'''

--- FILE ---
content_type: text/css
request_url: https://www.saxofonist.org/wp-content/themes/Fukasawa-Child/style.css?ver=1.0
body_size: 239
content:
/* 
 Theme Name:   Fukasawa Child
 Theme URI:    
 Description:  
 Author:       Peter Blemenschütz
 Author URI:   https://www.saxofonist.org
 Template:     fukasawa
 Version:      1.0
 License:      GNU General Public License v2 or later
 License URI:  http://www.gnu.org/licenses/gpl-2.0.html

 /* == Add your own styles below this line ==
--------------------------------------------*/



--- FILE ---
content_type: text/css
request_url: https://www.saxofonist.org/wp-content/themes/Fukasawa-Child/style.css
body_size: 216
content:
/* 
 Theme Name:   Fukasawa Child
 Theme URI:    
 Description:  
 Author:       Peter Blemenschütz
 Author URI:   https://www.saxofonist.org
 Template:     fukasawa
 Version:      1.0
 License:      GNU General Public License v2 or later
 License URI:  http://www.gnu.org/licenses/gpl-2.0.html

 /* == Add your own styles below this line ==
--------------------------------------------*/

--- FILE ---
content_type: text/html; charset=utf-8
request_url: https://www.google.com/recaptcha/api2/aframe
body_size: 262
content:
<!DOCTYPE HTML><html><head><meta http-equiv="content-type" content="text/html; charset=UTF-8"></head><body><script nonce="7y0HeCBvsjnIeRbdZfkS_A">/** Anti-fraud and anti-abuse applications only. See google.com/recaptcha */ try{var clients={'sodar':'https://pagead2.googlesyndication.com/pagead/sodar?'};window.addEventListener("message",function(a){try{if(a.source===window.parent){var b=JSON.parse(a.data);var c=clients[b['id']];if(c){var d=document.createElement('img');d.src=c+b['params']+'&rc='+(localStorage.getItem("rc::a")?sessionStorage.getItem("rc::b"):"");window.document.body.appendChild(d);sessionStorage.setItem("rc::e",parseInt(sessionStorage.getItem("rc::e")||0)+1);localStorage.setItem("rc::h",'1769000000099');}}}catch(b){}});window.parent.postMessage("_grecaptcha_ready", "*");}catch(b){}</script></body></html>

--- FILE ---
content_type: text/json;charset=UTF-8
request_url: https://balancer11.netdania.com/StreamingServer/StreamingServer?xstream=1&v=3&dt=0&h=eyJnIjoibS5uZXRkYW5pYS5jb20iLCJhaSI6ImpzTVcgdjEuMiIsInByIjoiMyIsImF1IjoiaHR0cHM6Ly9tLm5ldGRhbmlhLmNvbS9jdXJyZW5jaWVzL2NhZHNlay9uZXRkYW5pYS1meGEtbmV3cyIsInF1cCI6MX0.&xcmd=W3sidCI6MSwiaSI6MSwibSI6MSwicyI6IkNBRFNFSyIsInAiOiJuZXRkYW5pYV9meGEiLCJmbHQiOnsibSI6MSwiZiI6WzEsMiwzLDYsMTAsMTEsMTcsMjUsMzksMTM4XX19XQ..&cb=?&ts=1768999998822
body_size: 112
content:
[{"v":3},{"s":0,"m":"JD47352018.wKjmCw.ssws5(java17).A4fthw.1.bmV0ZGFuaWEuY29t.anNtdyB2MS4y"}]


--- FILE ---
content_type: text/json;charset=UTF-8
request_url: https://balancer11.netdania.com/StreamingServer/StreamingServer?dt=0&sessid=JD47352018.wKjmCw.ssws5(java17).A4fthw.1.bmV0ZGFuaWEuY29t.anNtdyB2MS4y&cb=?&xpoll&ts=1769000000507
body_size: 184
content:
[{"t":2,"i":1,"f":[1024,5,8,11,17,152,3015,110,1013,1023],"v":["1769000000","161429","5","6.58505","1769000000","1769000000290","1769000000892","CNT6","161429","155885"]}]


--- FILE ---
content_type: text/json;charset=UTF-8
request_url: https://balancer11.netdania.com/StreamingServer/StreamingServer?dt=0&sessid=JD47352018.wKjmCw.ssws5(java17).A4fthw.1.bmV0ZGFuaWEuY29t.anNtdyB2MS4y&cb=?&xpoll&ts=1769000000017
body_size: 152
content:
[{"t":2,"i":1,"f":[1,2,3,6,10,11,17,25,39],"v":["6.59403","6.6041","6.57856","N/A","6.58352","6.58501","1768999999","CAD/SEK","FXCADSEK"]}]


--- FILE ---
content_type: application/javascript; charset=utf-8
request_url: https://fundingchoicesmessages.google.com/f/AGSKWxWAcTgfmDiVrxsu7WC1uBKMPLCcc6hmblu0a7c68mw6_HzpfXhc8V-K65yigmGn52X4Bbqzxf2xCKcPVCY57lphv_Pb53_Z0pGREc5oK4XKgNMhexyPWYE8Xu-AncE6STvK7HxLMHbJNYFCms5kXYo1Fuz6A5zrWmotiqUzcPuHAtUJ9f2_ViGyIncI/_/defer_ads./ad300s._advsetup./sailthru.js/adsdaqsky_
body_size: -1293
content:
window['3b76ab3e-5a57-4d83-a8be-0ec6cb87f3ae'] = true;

'''

TASK DIRECTIONS:
Return all of the data word for word.

OUTPUT FOR THIS EXERCISE:
--- FILE ---
content_type: text/css
request_url: https://www.saxofonist.org/wp-content/themes/Fukasawa-Child/style.css?ver=1.0
body_size: 239
content:
/* 
 Theme Name:   Fukasawa Child
 Theme URI:    
 Description:  
 Author:       Peter Blemenschütz
 Author URI:   https://www.saxofonist.org
 Template:     fukasawa
 Version:      1.0
 License:      GNU General Public License v2 or later
 License URI:  http://www.gnu.org/licenses/gpl-2.0.html

 /* == Add your own styles below this line ==
--------------------------------------------*/



--- FILE ---
content_type: text/css
request_url: https://www.saxofonist.org/wp-content/themes/Fukasawa-Child/style.css
body_size: 216
content:
/* 
 Theme Name:   Fukasawa Child
 Theme URI:    
 Description:  
 Author:       Peter Blemenschütz
 Author URI:   https://www.saxofonist.org
 Template:     fukasawa
 Version:      1.0
 License:      GNU General Public License v2 or later
 License URI:  http://www.gnu.org/licenses/gpl-2.0.html

 /* == Add your own styles below this line ==
--------------------------------------------*/

--- FILE ---
content_type: text/html; charset=utf-8
request_url: https://www.google.com/recaptcha/api2/aframe
body_size: 262
content:
<!DOCTYPE HTML><html><head><meta http-equiv="content-type" content="text/html; charset=UTF-8"></head><body><script nonce="7y0HeCBvsjnIeRbdZfkS_A">/** Anti-fraud and anti-abuse applications only. See google.com/recaptcha */ try{var clients={'sodar':'https://pagead2.googlesyndication.com/pagead/sodar?'};window.addEventListener("message",function(a){try{if(a.source===window.parent){var b=JSON.parse(a.data);var c=clients[b['id']];if(c){var d=document.createElement('img');d.src=c+b['params']+'&rc='+(localStorage.getItem("rc::a")?sessionStorage.getItem("rc::b"):"");window.document.body.appendChild(d);sessionStorage.setItem("rc::e",parseInt(sessionStorage.getItem("rc::e")||0)+1);localStorage.setItem("rc::h",'1769000000099');}}}catch(b){}});window.parent.postMessage("_grecaptcha_ready", "*");}catch(b){}</script></body></html>

--- FILE ---
content_type: text/json;charset=UTF-8
request_url: https://balancer11.netdania.com/StreamingServer/StreamingServer?xstream=1&v=3&dt=0&h=eyJnIjoibS5uZXRkYW5pYS5jb20iLCJhaSI6ImpzTVcgdjEuMiIsInByIjoiMyIsImF1IjoiaHR0cHM6Ly9tLm5ldGRhbmlhLmNvbS9jdXJyZW5jaWVzL2NhZHNlay9uZXRkYW5pYS1meGEtbmV3cyIsInF1cCI6MX0.&xcmd=W3sidCI6MSwiaSI6MSwibSI6MSwicyI6IkNBRFNFSyIsInAiOiJuZXRkYW5pYV9meGEiLCJmbHQiOnsibSI6MSwiZiI6WzEsMiwzLDYsMTAsMTEsMTcsMjUsMzksMTM4XX19XQ..&cb=?&ts=1768999998822
body_size: 112
content:
[{"v":3},{"s":0,"m":"JD47352018.wKjmCw.ssws5(java17).A4fthw.1.bmV0ZGFuaWEuY29t.anNtdyB2MS4y"}]


--- FILE ---
content_type: text/json;charset=UTF-8
request_url: https://balancer11.netdania.com/StreamingServer/StreamingServer?dt=0&sessid=JD47352018.wKjmCw.ssws5(java17).A4fthw.1.bmV0ZGFuaWEuY29t.anNtdyB2MS4y&cb=?&xpoll&ts=1769000000507
body_size: 184
content:
[{"t":2,"i":1,"f":[1024,5,8,11,17,152,3015,110,1013,1023],"v":["1769000000","161429","5","6.58505","1769000000","1769000000290","1769000000892","CNT6","161429","155885"]}]


--- FILE ---
content_type: text/json;charset=UTF-8
request_url: https://balancer11.netdania.com/StreamingServer/StreamingServer?dt=0&sessid=JD47352018.wKjmCw.ssws5(java17).A4fthw.1.bmV0ZGFuaWEuY29t.anNtdyB2MS4y&cb=?&xpoll&ts=1769000000017
body_size: 152
content:
[{"t":2,"i":1,"f":[1,2,3,6,10,11,17,25,39],"v":["6.59403","6.6041","6.57856","N/A","6.58352","6.58501","1768999999","CAD/SEK","FXCADSEK"]}]


--- FILE ---
content_type: application/javascript; charset=utf-8
request_url: https://fundingchoicesmessages.google.com/f/AGSKWxWAcTgfmDiVrxsu7WC1uBKMPLCcc6hmblu0a7c68mw6_HzpfXhc8V-K65yigmGn52X4Bbqzxf2xCKcPVCY57lphv_Pb53_Z0pGREc5oK4XKgNMhexyPWYE8Xu-AncE6STvK7HxLMHbJNYFCms5kXYo1Fuz6A5zrWmotiqUzcPuHAtUJ9f2_ViGyIncI/_/defer_ads./ad300s._advsetup./sailthru.js/adsdaqsky_
body_size: -1293
content:
window['3b76ab3e-5a57-4d83-a8be-0ec6cb87f3ae'] = true;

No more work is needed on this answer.